Soutenances

Solution methods for finite-horizon vector-valued Markov decision processes

by Anas Mifrani

Europe/Paris
Salle Katherine Johnson, bâtiment 1R3 (Institut de Mathématiques de Toulouse)

Salle Katherine Johnson, bâtiment 1R3

Institut de Mathématiques de Toulouse

118 route de Narbonne 31062 Toulouse Cedex 9
Description

https://cnrs.zoom.us/j/93902399167?pwd=IA0cuilRMOANxXoAU4EYgg8kutEwKw.1

This dissertation describes methods for the control of a Markov decision process (MDP) characterized by multiple objective functions. Such a process is useful for modeling multi-period decision-making problems where decision outcomes are uncertain and where a variety of desiderata enter into the assessment of a decision. At the beginning of each time period, the MDP occupies a state in which a number of alternative actions are available. An action generates a reward vector and determines the probability distribution of the next state. A policy specifies the action to be taken in each state as a function of the period. A policy that achieves a Pareto efficient expected total reward vector over the process's lifetime is termed efficient. A uniformly efficient policy is a policy efficient for all initial states. This study deals strictly with the case of a finite time horizon. It is divided into three main chapters.

In the first chapter, we disprove the standard theorem on the vector extension of the optimality equations of a finite-horizon single-objective MDP. By dint of a counterexample, we show that solution of the extended equations does not always yield the efficient value sets stipulated by the theorem. We demonstrate that the actual solutions are efficient value sets achieved in a larger policy class than that allowed by the theorem. We describe a dynamic programming algorithm for constructing uniformly efficient Markov policies with respect to the new policy space.
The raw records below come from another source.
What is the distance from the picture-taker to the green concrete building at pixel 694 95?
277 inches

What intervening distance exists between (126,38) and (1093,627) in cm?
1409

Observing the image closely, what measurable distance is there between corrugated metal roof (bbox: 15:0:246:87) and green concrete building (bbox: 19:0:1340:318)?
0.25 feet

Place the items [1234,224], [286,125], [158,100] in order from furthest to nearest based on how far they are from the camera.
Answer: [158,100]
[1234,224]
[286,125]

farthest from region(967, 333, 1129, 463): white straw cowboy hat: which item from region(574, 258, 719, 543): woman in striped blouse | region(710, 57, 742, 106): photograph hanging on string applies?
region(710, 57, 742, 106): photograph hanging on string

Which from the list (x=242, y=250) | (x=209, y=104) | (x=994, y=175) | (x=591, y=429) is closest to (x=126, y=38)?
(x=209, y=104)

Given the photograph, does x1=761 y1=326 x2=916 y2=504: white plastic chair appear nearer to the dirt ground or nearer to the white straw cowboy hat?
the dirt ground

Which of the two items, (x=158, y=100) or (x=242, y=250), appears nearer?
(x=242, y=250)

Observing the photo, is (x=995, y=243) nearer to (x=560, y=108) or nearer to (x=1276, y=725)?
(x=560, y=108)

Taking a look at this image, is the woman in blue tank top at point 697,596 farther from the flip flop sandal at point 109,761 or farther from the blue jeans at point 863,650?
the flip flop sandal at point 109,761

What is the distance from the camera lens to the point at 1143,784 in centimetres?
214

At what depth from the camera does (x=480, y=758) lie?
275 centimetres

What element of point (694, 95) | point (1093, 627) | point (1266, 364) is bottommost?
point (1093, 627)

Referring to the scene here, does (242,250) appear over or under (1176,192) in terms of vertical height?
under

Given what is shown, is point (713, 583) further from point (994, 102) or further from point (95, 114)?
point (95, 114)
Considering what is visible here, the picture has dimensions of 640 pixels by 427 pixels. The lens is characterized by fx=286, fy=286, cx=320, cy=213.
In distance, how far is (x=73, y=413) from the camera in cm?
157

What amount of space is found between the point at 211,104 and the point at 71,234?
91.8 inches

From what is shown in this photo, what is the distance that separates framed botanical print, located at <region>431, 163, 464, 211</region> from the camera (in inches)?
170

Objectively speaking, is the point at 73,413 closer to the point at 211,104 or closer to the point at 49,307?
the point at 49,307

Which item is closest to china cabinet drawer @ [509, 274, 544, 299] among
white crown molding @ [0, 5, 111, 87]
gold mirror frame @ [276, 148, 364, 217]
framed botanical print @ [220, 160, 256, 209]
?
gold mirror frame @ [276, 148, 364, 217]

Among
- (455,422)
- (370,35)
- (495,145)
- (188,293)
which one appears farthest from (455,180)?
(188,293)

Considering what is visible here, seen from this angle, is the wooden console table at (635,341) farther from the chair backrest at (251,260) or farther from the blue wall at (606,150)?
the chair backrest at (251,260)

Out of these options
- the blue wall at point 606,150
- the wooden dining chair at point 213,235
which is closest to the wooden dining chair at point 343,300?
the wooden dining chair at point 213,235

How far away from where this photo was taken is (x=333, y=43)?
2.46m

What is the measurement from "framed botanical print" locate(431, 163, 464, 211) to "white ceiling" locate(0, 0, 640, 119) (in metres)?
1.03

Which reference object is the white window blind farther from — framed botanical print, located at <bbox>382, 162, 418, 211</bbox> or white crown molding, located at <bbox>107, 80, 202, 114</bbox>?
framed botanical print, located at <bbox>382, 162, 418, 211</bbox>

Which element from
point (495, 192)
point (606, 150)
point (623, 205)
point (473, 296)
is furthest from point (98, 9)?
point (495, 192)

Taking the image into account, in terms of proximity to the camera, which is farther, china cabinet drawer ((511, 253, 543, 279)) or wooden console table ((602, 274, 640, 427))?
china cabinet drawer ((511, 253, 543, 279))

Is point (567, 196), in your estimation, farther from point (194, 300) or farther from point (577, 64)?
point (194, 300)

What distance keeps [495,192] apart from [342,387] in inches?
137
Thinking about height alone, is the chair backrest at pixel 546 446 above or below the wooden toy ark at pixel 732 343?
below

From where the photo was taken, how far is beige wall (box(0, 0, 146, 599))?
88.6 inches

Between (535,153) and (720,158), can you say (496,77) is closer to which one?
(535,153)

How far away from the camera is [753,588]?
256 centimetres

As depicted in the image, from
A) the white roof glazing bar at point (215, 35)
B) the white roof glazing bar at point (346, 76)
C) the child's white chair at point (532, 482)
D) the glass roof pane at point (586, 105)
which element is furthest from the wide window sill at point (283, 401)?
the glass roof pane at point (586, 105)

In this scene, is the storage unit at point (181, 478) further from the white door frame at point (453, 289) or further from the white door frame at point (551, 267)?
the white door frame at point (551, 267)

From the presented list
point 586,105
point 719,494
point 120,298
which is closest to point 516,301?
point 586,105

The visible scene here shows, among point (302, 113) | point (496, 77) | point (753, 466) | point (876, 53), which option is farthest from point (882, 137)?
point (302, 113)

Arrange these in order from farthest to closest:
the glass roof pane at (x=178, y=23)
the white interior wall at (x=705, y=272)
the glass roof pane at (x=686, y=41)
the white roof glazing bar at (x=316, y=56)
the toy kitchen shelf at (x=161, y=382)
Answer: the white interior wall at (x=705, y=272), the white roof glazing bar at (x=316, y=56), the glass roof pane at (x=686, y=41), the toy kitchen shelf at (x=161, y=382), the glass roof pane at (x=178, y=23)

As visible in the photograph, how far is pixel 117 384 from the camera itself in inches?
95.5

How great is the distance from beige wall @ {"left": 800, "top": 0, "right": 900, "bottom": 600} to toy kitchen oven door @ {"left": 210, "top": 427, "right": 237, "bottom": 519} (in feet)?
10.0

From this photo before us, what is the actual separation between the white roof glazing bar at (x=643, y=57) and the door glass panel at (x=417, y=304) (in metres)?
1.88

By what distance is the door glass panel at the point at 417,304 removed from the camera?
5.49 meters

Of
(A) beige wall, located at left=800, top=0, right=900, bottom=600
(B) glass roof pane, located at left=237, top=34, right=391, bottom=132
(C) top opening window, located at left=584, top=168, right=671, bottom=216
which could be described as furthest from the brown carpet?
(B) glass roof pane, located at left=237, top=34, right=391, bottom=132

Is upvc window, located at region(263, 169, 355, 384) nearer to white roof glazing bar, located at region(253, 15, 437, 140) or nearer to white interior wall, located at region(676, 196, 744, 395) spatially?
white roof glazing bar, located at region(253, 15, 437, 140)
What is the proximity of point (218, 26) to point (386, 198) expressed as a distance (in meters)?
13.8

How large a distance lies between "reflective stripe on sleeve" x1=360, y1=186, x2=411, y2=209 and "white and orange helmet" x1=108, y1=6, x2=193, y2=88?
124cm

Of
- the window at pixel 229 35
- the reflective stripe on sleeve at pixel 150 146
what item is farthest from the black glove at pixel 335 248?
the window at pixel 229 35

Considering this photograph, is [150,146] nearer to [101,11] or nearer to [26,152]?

The second chapter focuses on how to characterize and compute uniformly efficient policies when we only allow consideration of Markov deterministic policies. To this end, the concept of an F-efficient policy is introduced. We show F-efficiency to be a necessary condition for uniform efficiency that can be characterized using functional equations. The equations yield a dynamic programming algorithm that finds all F-efficient policies. From an alternate representation of the uniformly efficient policy set within the F-efficient policy set we deduce a procedure for enumerating the former. Numerical experiments with this procedure suggest definite computational advantages over full search-based policy optimization.

The third chapter proposes a multi-objective linear programming formulation of a model instance in which rewards and transition probabilities can vary with time. We allow consideration of all Markov randomized policies, but in order to exclude policies of a certain anomalous type, we introduce the concept of a regular policy. We establish a one-to-one correspondence between the efficient solutions to the multi-objective linear program and the efficient regular policies. Thanks to this equivalence, we are able to characterize and demonstrate the existence of efficient deterministic policies. The characterization is employed in the development of a simplex method-like algorithm that detects all efficient deterministic policies after a finite number of iterations. To our knowledge, this is the only algorithm in print designed for accomplishing this end.

The methods presented in this study inform decision making in situations that could be treated as finite-horizon MDPs but could not adequately be represented by a single objective function.